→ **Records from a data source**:
[start]

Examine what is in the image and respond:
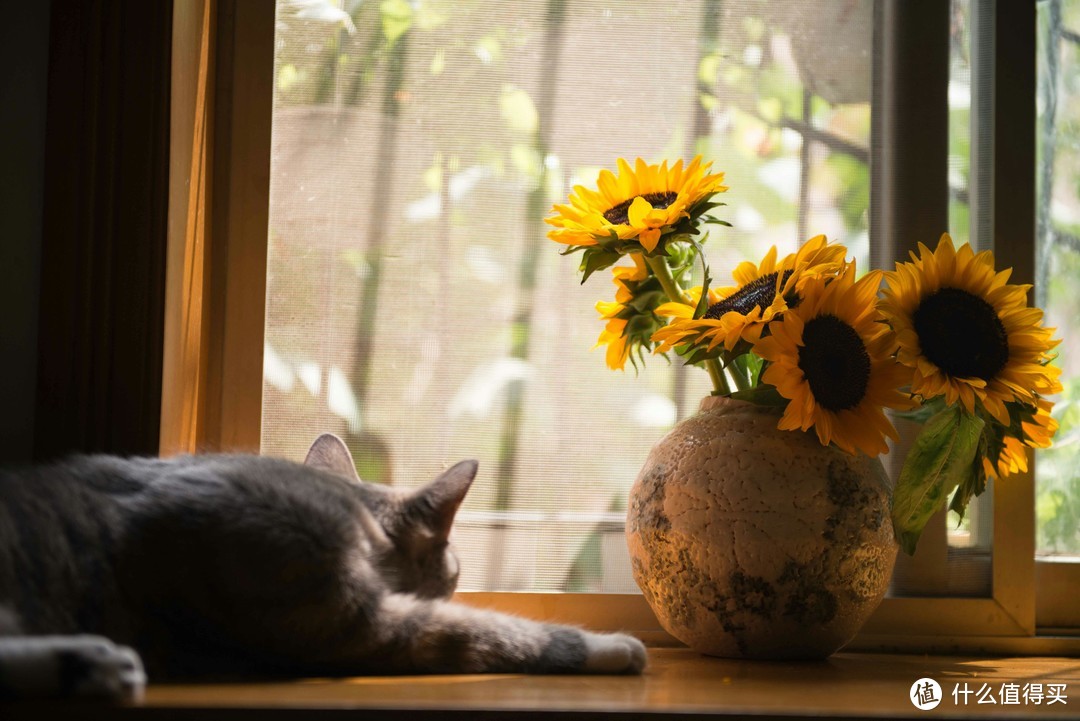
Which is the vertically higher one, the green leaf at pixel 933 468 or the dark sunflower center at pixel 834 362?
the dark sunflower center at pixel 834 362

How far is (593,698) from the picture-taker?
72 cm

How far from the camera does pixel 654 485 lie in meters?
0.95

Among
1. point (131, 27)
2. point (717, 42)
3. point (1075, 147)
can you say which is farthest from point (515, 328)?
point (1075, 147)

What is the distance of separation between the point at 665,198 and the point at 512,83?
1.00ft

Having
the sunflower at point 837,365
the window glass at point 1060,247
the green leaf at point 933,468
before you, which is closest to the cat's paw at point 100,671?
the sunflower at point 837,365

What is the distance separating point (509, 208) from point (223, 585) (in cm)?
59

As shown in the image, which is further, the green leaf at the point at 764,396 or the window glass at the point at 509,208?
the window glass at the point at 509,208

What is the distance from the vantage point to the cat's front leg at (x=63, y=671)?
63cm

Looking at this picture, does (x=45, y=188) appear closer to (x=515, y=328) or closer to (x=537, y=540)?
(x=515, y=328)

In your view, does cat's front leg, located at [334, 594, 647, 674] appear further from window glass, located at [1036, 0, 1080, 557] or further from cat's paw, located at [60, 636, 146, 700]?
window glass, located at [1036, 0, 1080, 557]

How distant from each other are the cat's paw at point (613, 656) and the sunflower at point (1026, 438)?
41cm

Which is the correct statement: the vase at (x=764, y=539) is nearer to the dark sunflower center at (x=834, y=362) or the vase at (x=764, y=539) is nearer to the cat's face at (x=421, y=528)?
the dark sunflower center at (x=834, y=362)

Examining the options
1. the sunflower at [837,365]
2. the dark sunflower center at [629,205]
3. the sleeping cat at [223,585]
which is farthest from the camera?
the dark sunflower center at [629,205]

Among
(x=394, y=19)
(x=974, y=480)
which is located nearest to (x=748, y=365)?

[end]

→ **Requirement**: Rewrite the listing above with every "vase" changed to "jar" and nothing else altered. Omit the pictures from your version.

→ **Problem solution**:
Examine what is in the image and respond:
Which is the vertically higher one, the green leaf at pixel 933 468 or the dark sunflower center at pixel 834 362?
the dark sunflower center at pixel 834 362

How far is (593,698) from the picture-taker?
72 cm

How far from the camera does pixel 654 485 lie in meters?
0.95

Among
1. point (131, 27)
2. point (717, 42)
3. point (1075, 147)
can you say which is farthest from point (515, 328)?
point (1075, 147)

What is the distance of separation between the point at 665,198 and the point at 512,83?
1.00ft

Having
the sunflower at point 837,365
the window glass at point 1060,247
the green leaf at point 933,468
before you, which is closest to the cat's paw at point 100,671?
the sunflower at point 837,365

What is the distance separating point (509, 208) from point (223, 585) (in cm)?
59

As shown in the image, which is further, the green leaf at the point at 764,396 or the window glass at the point at 509,208?
the window glass at the point at 509,208

What is the distance from the vantage point to the cat's front leg at (x=63, y=671)?
63cm

Looking at this picture, does (x=45, y=188) appear closer to (x=515, y=328) or closer to (x=537, y=540)?
(x=515, y=328)

In your view, does cat's front leg, located at [334, 594, 647, 674] appear further from window glass, located at [1036, 0, 1080, 557] or further from cat's paw, located at [60, 636, 146, 700]?
window glass, located at [1036, 0, 1080, 557]

How distant from each other are the cat's paw at point (613, 656) and the sunflower at point (1026, 438)?
41cm

Which is the correct statement: the jar at (x=764, y=539) is nearer to the dark sunflower center at (x=834, y=362) or the jar at (x=764, y=539) is nearer to the cat's face at (x=421, y=528)?
the dark sunflower center at (x=834, y=362)

Examining the options
1. the sunflower at [837,365]
2. the dark sunflower center at [629,205]
3. the sleeping cat at [223,585]
which is farthest from the camera?
the dark sunflower center at [629,205]

Among
(x=394, y=19)
(x=974, y=480)
which is located nearest to (x=748, y=365)?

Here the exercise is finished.